• Your objective: Render every line of the items, starting with the line containing "Arranged from closest" and continuing through the last line of the items, as a JSON array of strings with one string per line. Omit blank lines.

• Input material:
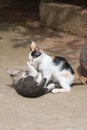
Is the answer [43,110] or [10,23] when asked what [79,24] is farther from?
[43,110]

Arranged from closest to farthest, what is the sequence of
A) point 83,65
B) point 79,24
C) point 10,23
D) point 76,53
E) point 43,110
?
point 43,110 < point 83,65 < point 76,53 < point 79,24 < point 10,23

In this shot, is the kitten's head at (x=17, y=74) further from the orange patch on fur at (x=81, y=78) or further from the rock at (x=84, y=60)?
the rock at (x=84, y=60)

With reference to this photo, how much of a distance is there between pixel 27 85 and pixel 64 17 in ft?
14.4

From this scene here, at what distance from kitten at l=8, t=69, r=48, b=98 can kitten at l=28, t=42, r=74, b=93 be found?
0.16m

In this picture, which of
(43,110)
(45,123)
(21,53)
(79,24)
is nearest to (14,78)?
(43,110)

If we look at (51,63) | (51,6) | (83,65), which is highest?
(51,63)

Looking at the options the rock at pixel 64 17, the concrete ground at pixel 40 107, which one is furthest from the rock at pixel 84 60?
the rock at pixel 64 17

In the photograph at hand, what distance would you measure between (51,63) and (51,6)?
4.38 meters

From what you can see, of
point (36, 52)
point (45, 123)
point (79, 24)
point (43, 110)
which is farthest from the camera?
point (79, 24)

• Written response:
[
  "Arranged from closest to farthest, what is the sequence of",
  "A) point 83,65",
  "B) point 79,24",
  "C) point 10,23",
  "D) point 76,53",
  "E) point 43,110",
  "?",
  "point 43,110 < point 83,65 < point 76,53 < point 79,24 < point 10,23",
  "In this shot, is the kitten's head at (x=17, y=74) further from the orange patch on fur at (x=81, y=78) or further from the rock at (x=84, y=60)?",
  "the rock at (x=84, y=60)",
  "With reference to this photo, how much of a distance is there between pixel 27 85 and pixel 64 17 in ft?",
  "14.4",
  "From this scene here, at what distance from kitten at l=8, t=69, r=48, b=98 can kitten at l=28, t=42, r=74, b=93 be found?",
  "0.16m",
  "In this picture, which of",
  "(43,110)",
  "(45,123)",
  "(21,53)",
  "(79,24)",
  "is nearest to (14,78)?",
  "(43,110)",
  "If we look at (51,63) | (51,6) | (83,65), which is highest?",
  "(51,63)",
  "Looking at the options the rock at pixel 64 17, the concrete ground at pixel 40 107, which one is furthest from the rock at pixel 84 60?",
  "the rock at pixel 64 17",
  "In the photograph at hand, what distance would you measure between (51,63) and (51,6)?",
  "4.38 meters",
  "From what you can see, of",
  "point (36, 52)",
  "point (45, 123)",
  "point (79, 24)",
  "point (43, 110)",
  "which is farthest from the camera?",
  "point (79, 24)"
]